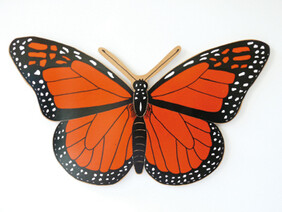 Butterfly  Magnetic
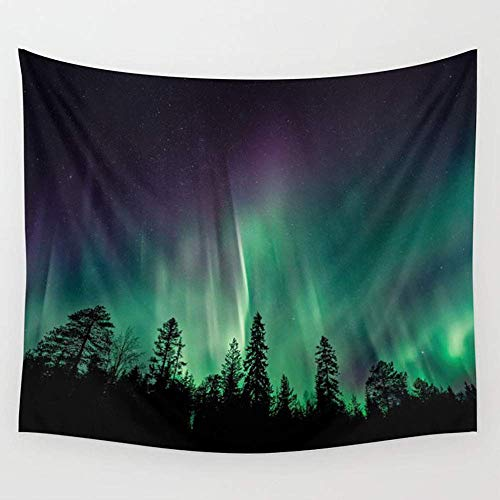 fghjfdjfg Aurora Borealis Heavenly Northern Lights Wall Wandteppiche Hanging Tapestries Wall Art for Living Room Bedroom Dorm Decor 80X60 inches -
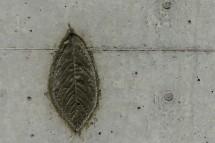 Einige im Beton wie ein Fossil hinterlegte Blätter erinnern an die Kirschbäume, die dem Bau weichen mussten.
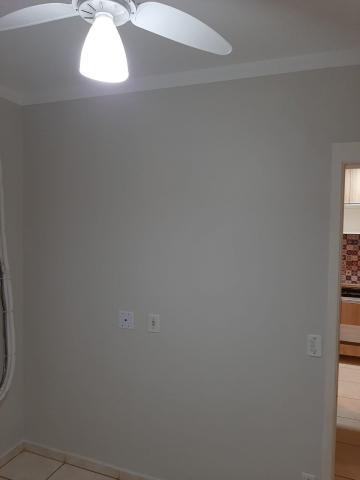 Alugar Apartamento / Padrão em Ribeirão Preto R$ 800,00 - Foto 15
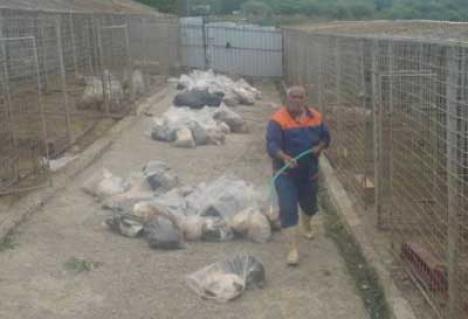 Masacru la adăpostul din Botoşani: sute de câini au fost omorâţi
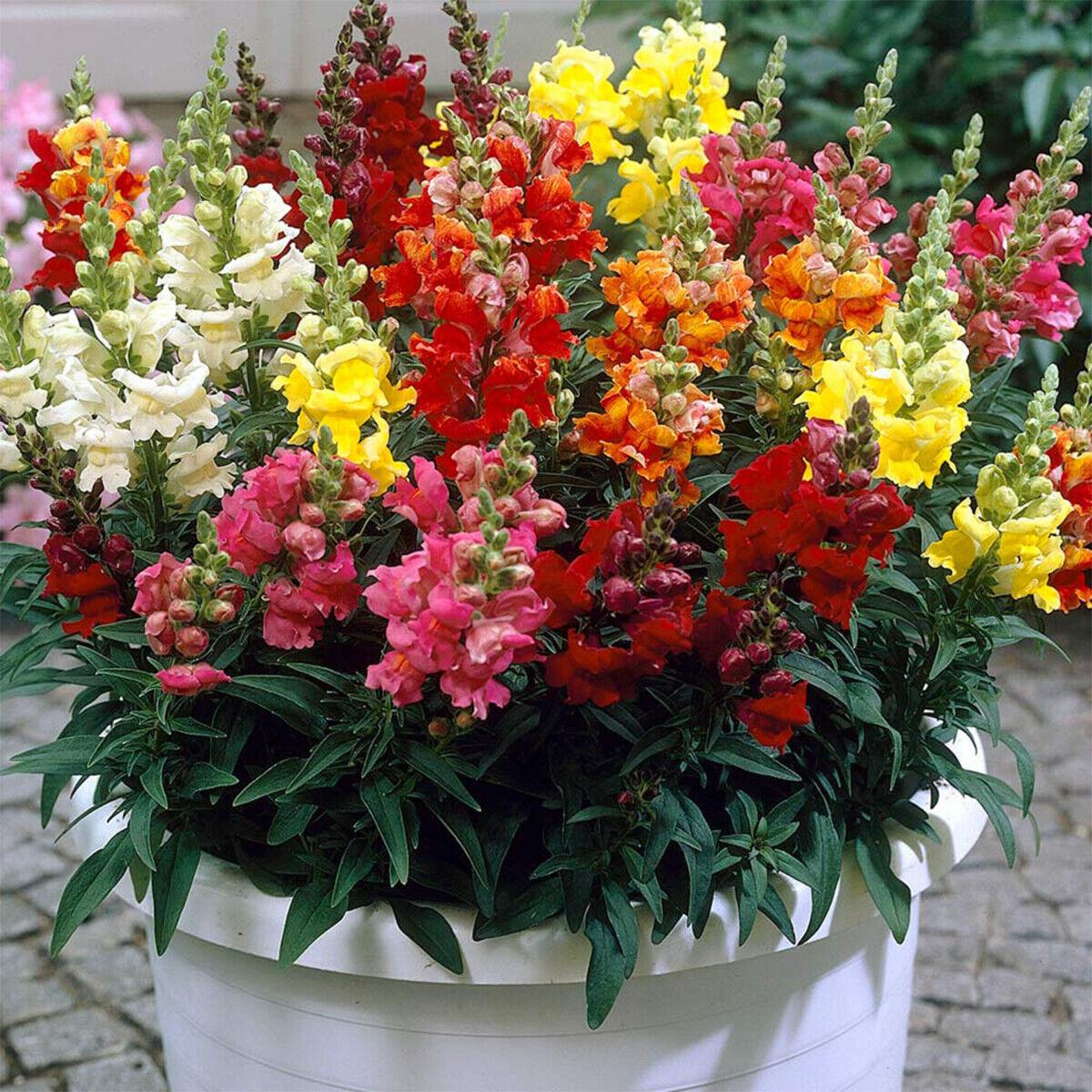 100 Giant Snapdragon Seeds Antirrhinum Majus Mix Colour Border container Flower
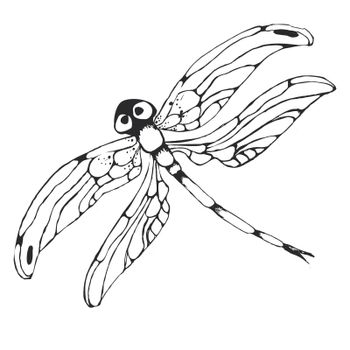 Dragonflie. Hand drawn graphic illustration in black and white
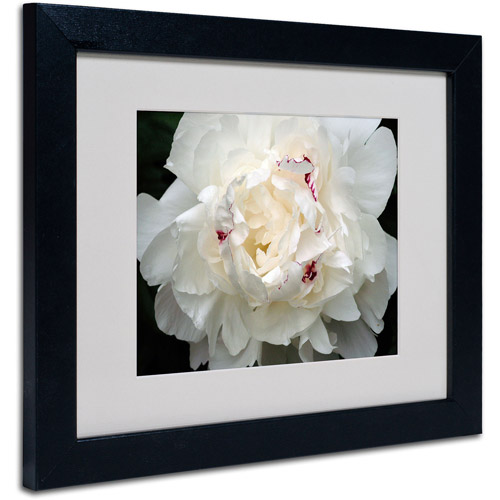 Trademark Art 'Perfect Peony' Framed Matted Art by Kurt Shaffer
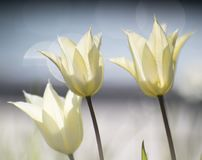 3 белых тюльпана на голубой предпосылке Стоковые Изображения RF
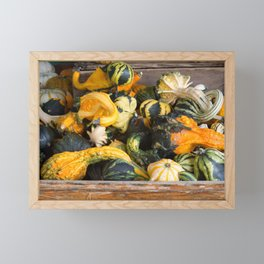 Freshly picked assortment of gourds and squash, Autumn Decorations Framed Mini Art Print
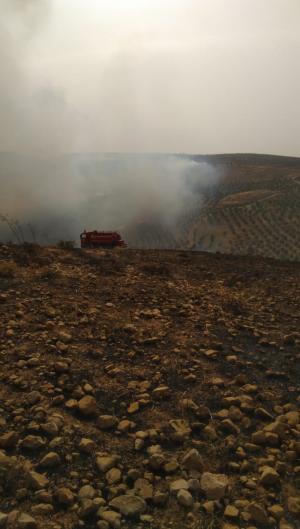 حريق يلتهم مساحات واسعة بين الزرقاء وجرش (صور)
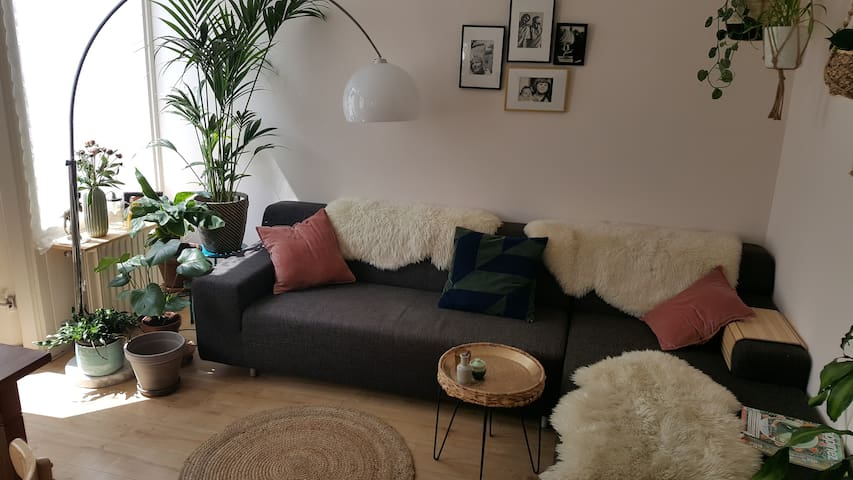 Spacious light appartement near park and market.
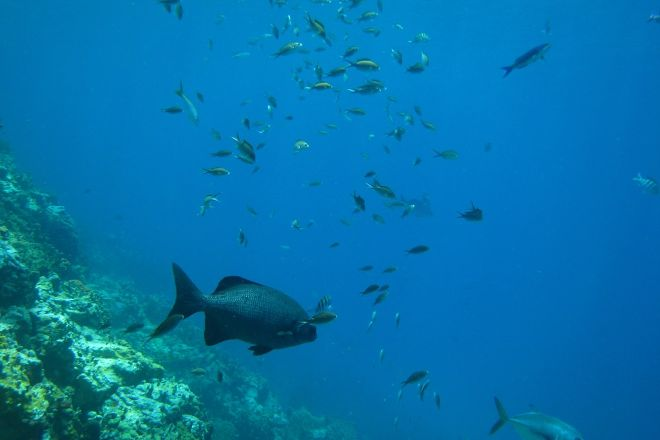 Jacques Cousteau's Underwater Reserve, Guadeloupe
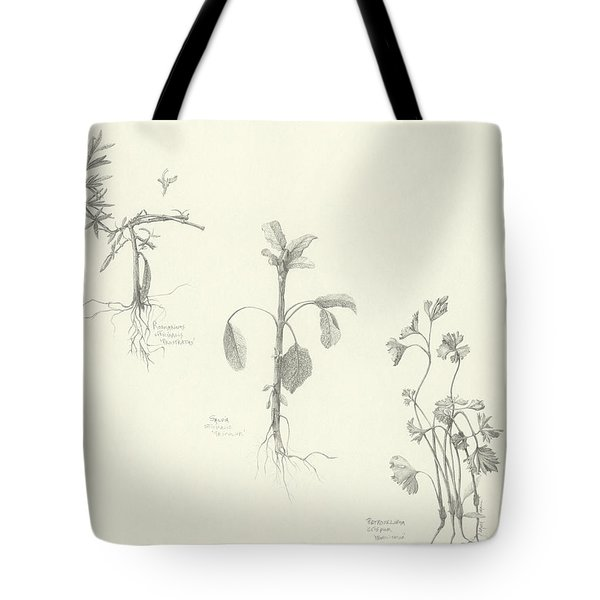 Three Herbs Tote Bag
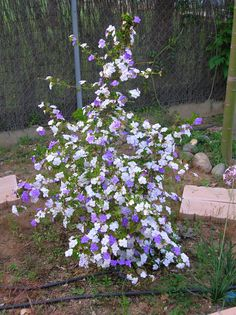 "Brunfelsia pauciflora - Brunfelsia, ""Yesterday-today-and-tomorrow"""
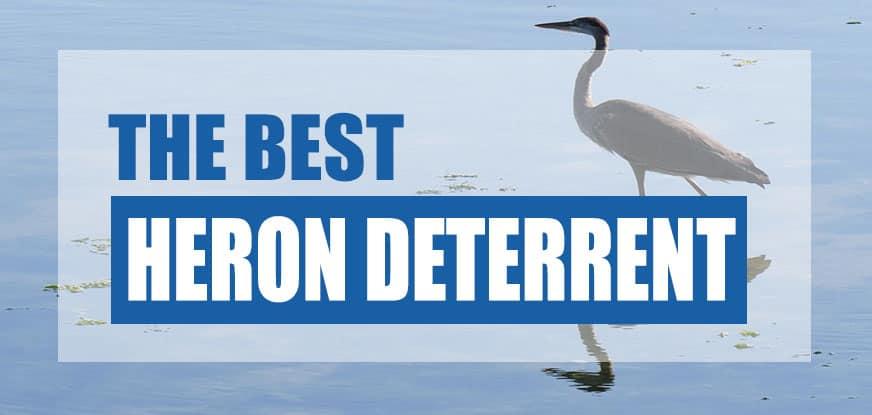 Best Heron Deterrent for Ponds 2019 (Cheap & Easy Methods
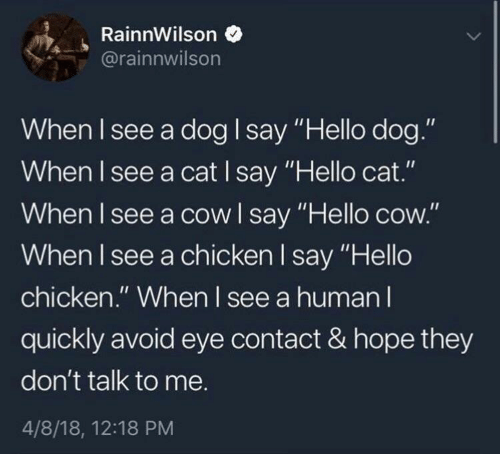 """Hello, Chicken, and Hope: RainnWilson  rainnwilson  When I see a dog say """"Hello dog.""""  When I see a cat I say Hello cat.  When l see a cowl say """"Hello cow.""""  When I see a chicken l say """"Hello  chicken."""" When I see a human l  quickly avoid eye contact & hope they  don't talk to me.  4/8/18, 12:18 PM"""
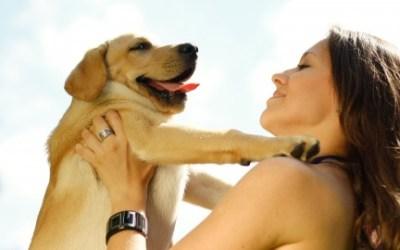 """Puppy School """"El buen inicio de tu cachorro"""""""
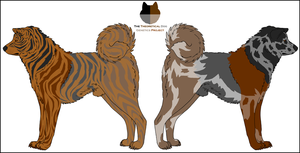 Dog Genetics Examples: Brindle and Merle by Leonca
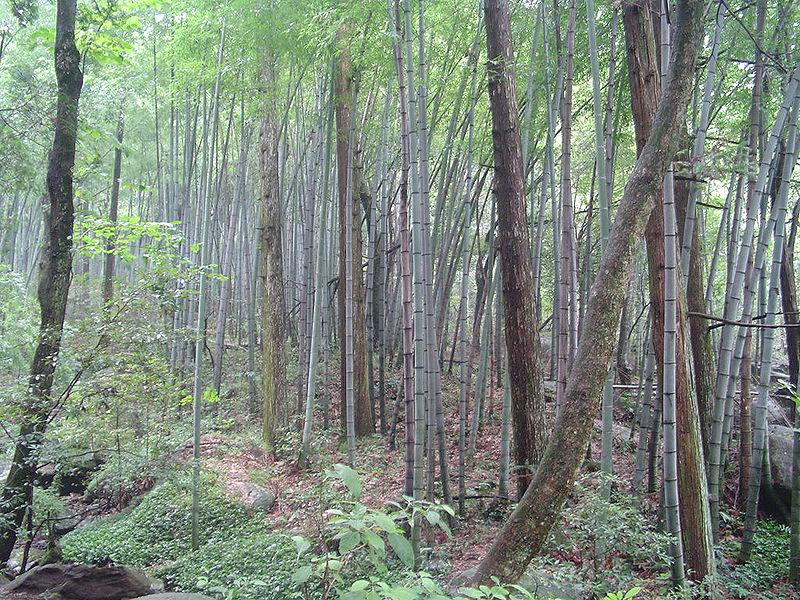 Bamboo Forest, Jiangxi
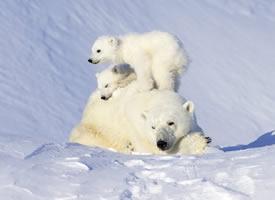 喜欢黏着妈妈的小北极熊图片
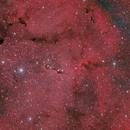 IC 1396 trompa del elefante,                                Raúl López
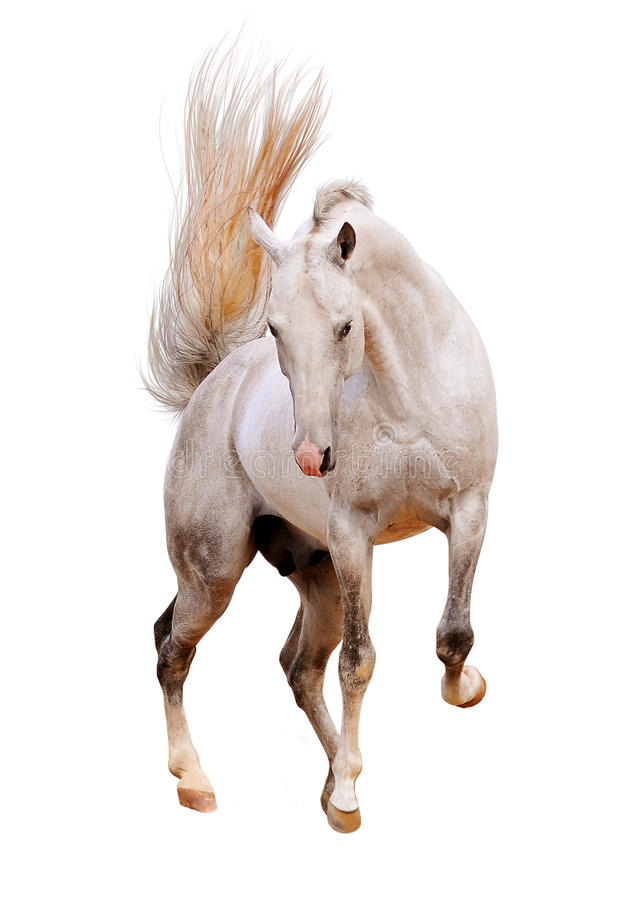 Cheval blanc d'isolement images stock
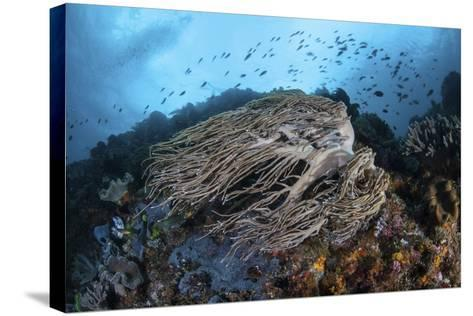 Strong Current Sweeps Along a Reef Slope in Indonesia-Stocktrek Images-Stretched Canvas Print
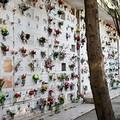 Non c'é pace fra i loculi del Cimitero di Barletta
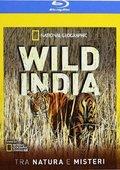 国家地理:野性印度的秘密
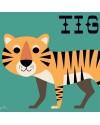 Affiche Tiger Ingela P. Arrhenius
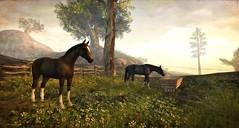 Devin's Eye (Kayleigh Lavender*) Tags: devin horse cheval landscape devin´seye roymildor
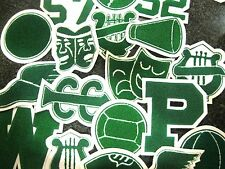 Kelly Green Chenille  w/  White Felt Letterman Jacket Patches Crafts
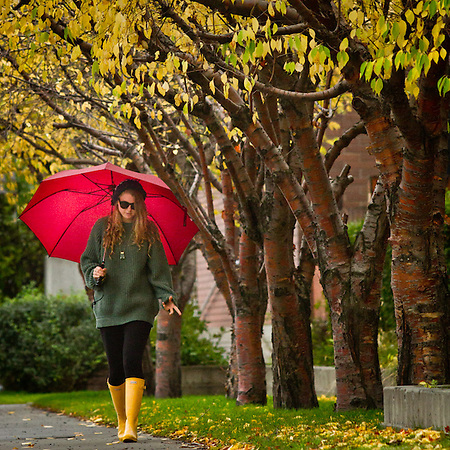 Holly Furman with her umbrella near the Pioneer Home on I street, Anchorage. (Clark James Mishler)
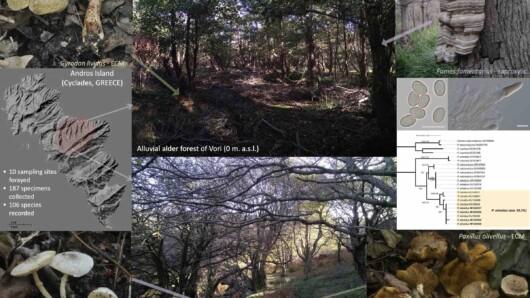 Η μελέτη των μανιταριών της Άνδρου αποκαλύπτει τον μοναδικό πλούτο των δασών σκλήθρου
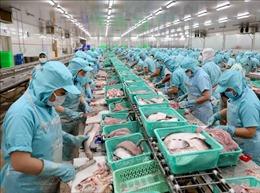 Dịch COVID-19: Ngành thủy sản 'cầm cự' chờ thị trường khôi phục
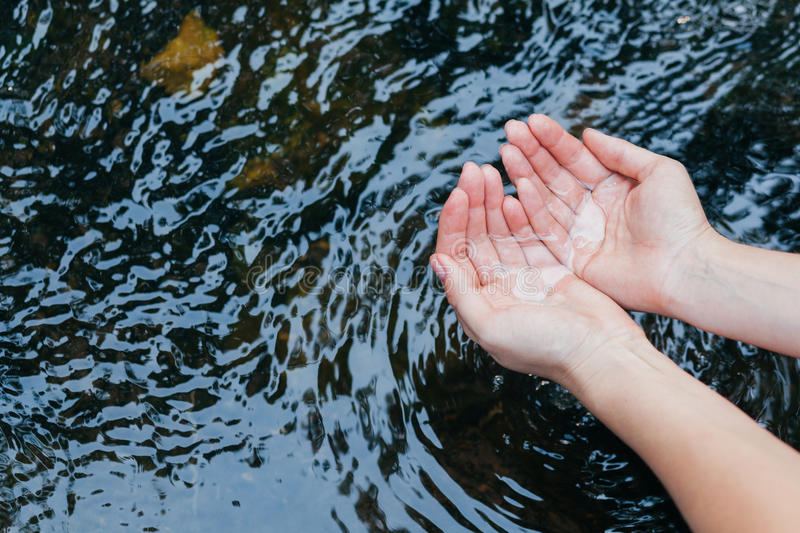 Water in the hands of women. Woman taking clear in the lake royalty free stock photo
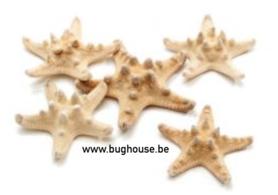 Philippine starfish (natural color)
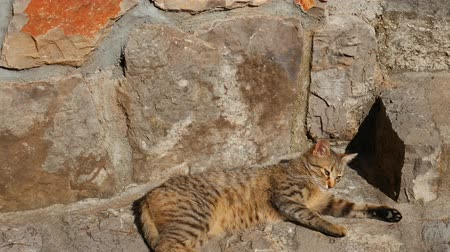 normandiya : Cats in the old town of Budva, Kotor, Dubrovnik. Croatia and Montenegro.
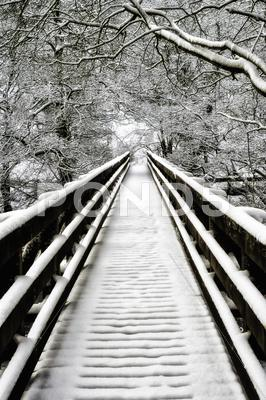 Stock photo of snowcovered walkway nidd gorge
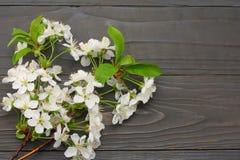 flores de cerejeira brancas no fundo de madeira escuro Vista superior Imagens de Stock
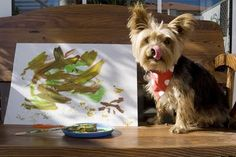 Tenerife Dogs: Paintings by dogs..!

============================================================

#### Requirement:
A word-for-word reproduction is needed of the lines above from the line containing "Masacru la adăpostul" through the line containing "Devin's Eye (Kayleigh", with both ends kept and no pictures.

#### Output for this exercise:
 Masacru la adăpostul din Botoşani: sute de câini au fost omorâţi
 100 Giant Snapdragon Seeds Antirrhinum Majus Mix Colour Border container Flower
 Dragonflie. Hand drawn graphic illustration in black and white
 Trademark Art 'Perfect Peony' Framed Matted Art by Kurt Shaffer
 3 белых тюльпана на голубой предпосылке Стоковые Изображения RF
 Freshly picked assortment of gourds and squash, Autumn Decorations Framed Mini Art Print
 حريق يلتهم مساحات واسعة بين الزرقاء وجرش (صور)
 Spacious light appartement near park and market.
 Jacques Cousteau's Underwater Reserve, Guadeloupe
 Three Herbs Tote Bag
 "Brunfelsia pauciflora - Brunfelsia, ""Yesterday-today-and-tomorrow"""
 Best Heron Deterrent for Ponds 2019 (Cheap & Easy Methods
 """Hello, Chicken, and Hope: RainnWilson  rainnwilson  When I see a dog say """"Hello dog.""""  When I see a cat I say Hello cat.  When l see a cowl say """"Hello cow.""""  When I see a chicken l say """"Hello  chicken."""" When I see a human l  quickly avoid eye contact & hope they  don't talk to me.  4/8/18, 12:18 PM"""
 """Puppy School """"El buen inicio de tu cachorro"""""""
 Dog Genetics Examples: Brindle and Merle by Leonca
 Bamboo Forest, Jiangxi
 喜欢黏着妈妈的小北极熊图片
 IC 1396 trompa del elefante,                                Raúl López
 Cheval blanc d'isolement images stock
 Strong Current Sweeps Along a Reef Slope in Indonesia-Stocktrek Images-Stretched Canvas Print
 Non c'é pace fra i loculi del Cimitero di Barletta
 国家地理:野性印度的秘密
 Affiche Tiger Ingela P. Arrhenius
 Devin's Eye (Kayleigh Lavender*) Tags: devin horse cheval landscape devin´seye roymildor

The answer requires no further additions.